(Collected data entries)
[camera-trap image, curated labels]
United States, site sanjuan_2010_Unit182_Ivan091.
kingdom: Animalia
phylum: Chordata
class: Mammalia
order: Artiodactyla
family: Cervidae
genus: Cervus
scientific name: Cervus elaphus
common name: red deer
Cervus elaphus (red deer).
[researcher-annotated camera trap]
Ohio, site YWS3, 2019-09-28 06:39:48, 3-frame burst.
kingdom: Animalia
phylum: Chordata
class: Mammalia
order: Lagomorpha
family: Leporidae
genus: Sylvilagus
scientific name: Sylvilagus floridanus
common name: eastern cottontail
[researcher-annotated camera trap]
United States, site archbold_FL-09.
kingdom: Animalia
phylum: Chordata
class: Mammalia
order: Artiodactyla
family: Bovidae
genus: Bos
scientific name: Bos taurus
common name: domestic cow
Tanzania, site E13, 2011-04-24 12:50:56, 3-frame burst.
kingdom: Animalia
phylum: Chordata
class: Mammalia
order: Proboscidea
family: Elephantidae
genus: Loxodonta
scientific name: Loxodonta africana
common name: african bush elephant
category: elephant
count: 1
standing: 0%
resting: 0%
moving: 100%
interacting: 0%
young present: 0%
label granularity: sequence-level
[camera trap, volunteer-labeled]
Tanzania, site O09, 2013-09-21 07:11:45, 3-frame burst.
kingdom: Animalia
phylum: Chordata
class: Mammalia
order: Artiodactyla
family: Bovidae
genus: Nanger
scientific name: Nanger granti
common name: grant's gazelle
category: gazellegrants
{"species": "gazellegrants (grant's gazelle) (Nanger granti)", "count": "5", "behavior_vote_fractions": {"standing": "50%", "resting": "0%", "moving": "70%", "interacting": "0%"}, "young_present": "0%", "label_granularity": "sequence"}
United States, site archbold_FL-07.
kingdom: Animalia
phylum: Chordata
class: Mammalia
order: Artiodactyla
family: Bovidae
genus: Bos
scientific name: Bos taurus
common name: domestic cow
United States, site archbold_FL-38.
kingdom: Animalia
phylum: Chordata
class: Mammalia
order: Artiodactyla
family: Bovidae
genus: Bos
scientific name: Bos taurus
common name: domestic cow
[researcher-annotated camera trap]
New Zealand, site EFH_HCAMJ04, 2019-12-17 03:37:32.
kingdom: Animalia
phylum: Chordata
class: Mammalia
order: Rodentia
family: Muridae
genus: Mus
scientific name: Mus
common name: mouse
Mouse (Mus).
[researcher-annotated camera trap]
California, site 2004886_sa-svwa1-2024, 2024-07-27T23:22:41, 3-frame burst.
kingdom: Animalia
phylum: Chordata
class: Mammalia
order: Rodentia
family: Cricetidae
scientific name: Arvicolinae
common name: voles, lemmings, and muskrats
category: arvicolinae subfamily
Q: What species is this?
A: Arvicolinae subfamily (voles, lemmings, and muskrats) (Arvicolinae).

EXERCISE INSTRUCTIONS:
Search the entries for the word "genus", then gather every line that has it.

ANSWER TO THIS PROBLEM:
genus: Cervus
genus: Sylvilagus
genus: Bos
genus: Loxodonta
genus: Nanger
genus: Bos
genus: Bos
genus: Mus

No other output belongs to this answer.